::: SOURCE EXCERPT :::

Accra, March 9, GNA - The Ghana Statistical Service (GSS) would conduct a census of the agriculture sector in 2007, some 22 years after the last exercise which ideally should be conducted every 10 years. Professor Nicholas Nsowah-Nuamah, Deputy Government Statistician, said at the setting up of two committees to plan the census in Accra on Thursday that the committees would ensure cooperation among stakeholder institutions during the exercise and ensure the elimination of duplication of collection of data, which would strengthen the agriculture statistics and national data systems.
The committees are the Agricultural Statistics Advisory Committee and the Census of Agriculture Committee.
Prof. Nsowah-Nuamah said the importance of the agriculture sector could not be overemphasised, being the main source of employment and foreign exchange earnings.
He noted that inadequate human resources, absence of a reliable concept, methodology, scope and coverage had led to the recording of data with doubtful quality.
Prof. Nsowah-Nuamah said statistics from the sector created an unusual picture that needed to be investigated, understood and explained to build reliable and useful research results. Data from the census is expected to, among other things, enhance accurate estimation of the Gross Domestic Product (GDP), provide data for benchmarking and enable stakeholders to monitor the progress of the Millennium Development Goals (MDGs) and the Growth and Poverty Reduction Strategy (GPRS) programmes. It would also provide data for use by the private sector, policy planning and aid in poverty and food security analysis.

:::

### PROBLEM REQUIREMENTS
Reproduce the news report on Ghana's planned agriculture census in full, word for word.

::: LISTING :::

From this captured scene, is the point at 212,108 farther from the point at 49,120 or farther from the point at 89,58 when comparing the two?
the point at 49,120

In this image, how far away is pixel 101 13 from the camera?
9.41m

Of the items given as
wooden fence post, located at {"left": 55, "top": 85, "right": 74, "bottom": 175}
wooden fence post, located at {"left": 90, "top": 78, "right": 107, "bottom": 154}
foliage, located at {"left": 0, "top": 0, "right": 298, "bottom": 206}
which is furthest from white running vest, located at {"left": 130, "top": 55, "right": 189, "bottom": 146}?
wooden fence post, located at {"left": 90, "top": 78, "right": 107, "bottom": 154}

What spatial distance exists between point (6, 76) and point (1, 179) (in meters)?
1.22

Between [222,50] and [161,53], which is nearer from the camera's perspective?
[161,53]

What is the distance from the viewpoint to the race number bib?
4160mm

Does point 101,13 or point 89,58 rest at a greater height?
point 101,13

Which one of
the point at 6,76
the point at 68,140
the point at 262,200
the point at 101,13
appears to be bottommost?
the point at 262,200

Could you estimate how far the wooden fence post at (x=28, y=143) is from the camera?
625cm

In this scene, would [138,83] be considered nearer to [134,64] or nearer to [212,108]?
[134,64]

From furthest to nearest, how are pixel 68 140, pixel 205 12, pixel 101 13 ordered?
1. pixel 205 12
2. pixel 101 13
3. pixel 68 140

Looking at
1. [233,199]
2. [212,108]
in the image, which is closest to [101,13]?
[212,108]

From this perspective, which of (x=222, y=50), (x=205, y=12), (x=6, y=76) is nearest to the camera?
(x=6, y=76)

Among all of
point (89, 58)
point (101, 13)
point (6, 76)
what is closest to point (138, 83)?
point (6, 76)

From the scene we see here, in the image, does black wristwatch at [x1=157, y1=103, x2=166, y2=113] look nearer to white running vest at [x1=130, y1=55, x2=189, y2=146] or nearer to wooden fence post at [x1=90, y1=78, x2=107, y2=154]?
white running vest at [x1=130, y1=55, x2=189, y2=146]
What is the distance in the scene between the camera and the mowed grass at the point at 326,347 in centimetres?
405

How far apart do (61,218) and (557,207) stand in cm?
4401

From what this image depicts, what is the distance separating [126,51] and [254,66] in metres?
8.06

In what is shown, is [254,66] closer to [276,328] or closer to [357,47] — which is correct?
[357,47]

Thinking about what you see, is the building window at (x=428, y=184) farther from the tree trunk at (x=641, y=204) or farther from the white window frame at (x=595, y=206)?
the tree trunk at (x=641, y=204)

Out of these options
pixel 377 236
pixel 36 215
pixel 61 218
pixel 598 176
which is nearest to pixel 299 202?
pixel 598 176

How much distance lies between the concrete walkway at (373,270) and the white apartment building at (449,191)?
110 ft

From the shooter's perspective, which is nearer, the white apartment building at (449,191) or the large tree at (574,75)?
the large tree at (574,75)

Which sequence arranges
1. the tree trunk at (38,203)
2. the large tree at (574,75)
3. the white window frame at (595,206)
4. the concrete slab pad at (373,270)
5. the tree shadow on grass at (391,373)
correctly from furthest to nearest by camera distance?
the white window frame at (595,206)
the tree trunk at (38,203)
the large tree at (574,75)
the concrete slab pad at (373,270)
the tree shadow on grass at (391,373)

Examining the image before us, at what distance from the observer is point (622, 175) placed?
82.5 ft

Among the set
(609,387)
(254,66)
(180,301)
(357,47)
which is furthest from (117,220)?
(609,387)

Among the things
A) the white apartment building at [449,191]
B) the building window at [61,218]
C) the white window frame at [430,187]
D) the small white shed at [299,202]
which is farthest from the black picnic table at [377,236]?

:::

### REPLY
Accra, March 9, GNA - The Ghana Statistical Service (GSS) would conduct a census of the agriculture sector in 2007, some 22 years after the last exercise which ideally should be conducted every 10 years. Professor Nicholas Nsowah-Nuamah, Deputy Government Statistician, said at the setting up of two committees to plan the census in Accra on Thursday that the committees would ensure cooperation among stakeholder institutions during the exercise and ensure the elimination of duplication of collection of data, which would strengthen the agriculture statistics and national data systems.
The committees are the Agricultural Statistics Advisory Committee and the Census of Agriculture Committee.
Prof. Nsowah-Nuamah said the importance of the agriculture sector could not be overemphasised, being the main source of employment and foreign exchange earnings.
He noted that inadequate human resources, absence of a reliable concept, methodology, scope and coverage had led to the recording of data with doubtful quality.
Prof. Nsowah-Nuamah said statistics from the sector created an unusual picture that needed to be investigated, understood and explained to build reliable and useful research results. Data from the census is expected to, among other things, enhance accurate estimation of the Gross Domestic Product (GDP), provide data for benchmarking and enable stakeholders to monitor the progress of the Millennium Development Goals (MDGs) and the Growth and Poverty Reduction Strategy (GPRS) programmes. It would also provide data for use by the private sector, policy planning and aid in poverty and food security analysis.